For a French version of this press release, please click here.
Note to editors:
The survivors participating in the case as civil parties are members of the Yazidi religious minority targeted by ISIS as part of a genocidal campaign in Iraq and Syria. These victims are represented by Luke Vidal and Lefa Mondon of Sygna Partners, Amal Clooney and Nicolas Angelet of Doughty Street Chambers, Rachel Lindon and Mathilde Aublé of Lindon & Rohan Chabot and Professor Pascal Beauvais (Sorbonne Law School, Panthéon - Sorbonne University).
Yazda is a global Yazidi NGO that has been supporting survivors and documenting crimes committed by ISIS for more than seven years.

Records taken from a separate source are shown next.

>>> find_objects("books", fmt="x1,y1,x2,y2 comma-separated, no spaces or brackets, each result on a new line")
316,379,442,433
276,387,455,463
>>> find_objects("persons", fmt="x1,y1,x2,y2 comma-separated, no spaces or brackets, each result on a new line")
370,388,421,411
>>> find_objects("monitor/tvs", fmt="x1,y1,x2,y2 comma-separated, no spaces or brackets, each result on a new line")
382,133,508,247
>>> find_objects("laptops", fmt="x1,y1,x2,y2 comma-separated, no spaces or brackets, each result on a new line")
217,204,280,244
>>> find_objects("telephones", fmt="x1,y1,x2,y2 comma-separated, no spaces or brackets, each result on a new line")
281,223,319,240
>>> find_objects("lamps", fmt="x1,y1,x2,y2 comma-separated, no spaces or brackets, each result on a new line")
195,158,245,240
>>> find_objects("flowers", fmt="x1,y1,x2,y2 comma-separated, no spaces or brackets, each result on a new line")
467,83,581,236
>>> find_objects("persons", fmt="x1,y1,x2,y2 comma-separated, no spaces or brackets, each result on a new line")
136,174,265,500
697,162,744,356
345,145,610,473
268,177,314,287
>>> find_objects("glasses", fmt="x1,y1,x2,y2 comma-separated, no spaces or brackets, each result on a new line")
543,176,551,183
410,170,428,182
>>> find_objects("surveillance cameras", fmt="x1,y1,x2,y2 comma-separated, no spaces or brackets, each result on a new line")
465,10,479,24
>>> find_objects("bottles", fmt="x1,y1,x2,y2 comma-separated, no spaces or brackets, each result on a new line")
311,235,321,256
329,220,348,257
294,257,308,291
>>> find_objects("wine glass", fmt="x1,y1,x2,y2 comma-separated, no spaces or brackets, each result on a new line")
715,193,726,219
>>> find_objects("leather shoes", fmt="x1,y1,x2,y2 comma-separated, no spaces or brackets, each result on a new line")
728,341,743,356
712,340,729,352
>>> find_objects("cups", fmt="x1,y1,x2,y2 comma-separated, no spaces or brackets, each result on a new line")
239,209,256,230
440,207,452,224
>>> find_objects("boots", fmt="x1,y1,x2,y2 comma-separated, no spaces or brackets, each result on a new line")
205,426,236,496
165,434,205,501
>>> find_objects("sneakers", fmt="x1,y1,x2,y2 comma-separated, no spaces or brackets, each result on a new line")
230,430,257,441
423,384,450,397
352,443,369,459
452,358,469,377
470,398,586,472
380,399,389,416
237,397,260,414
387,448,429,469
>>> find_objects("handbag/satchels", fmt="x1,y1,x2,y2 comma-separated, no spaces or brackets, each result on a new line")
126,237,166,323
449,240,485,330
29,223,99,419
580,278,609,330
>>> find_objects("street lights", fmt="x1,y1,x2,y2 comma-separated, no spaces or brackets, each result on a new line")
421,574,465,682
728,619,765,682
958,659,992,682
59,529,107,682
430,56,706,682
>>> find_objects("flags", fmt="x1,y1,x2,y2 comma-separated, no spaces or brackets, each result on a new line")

Yazda has helped to identify, locate and support victims in criminal proceedings in multiple jurisdictions around the world.
According to article 121-2 of the French Criminal Code legal persons may be held liable for criminal offenses committed on their behalf by any of their representatives or organs.
At this stage of the proceedings, the Supreme Court and the Court of Appeal has not found Lafarge SA guilty of the charged crimes but assessed whether according to article 80-1 of the French Code of Criminal Procedure there is “serious or corroborating evidence” showing that Lafarge may have been involved in the commission of the indicted offences, including complicity in crimes against humanity, financing of terrorism, and deliberately endangering the lives of others (Lafarge’s Syrian employees).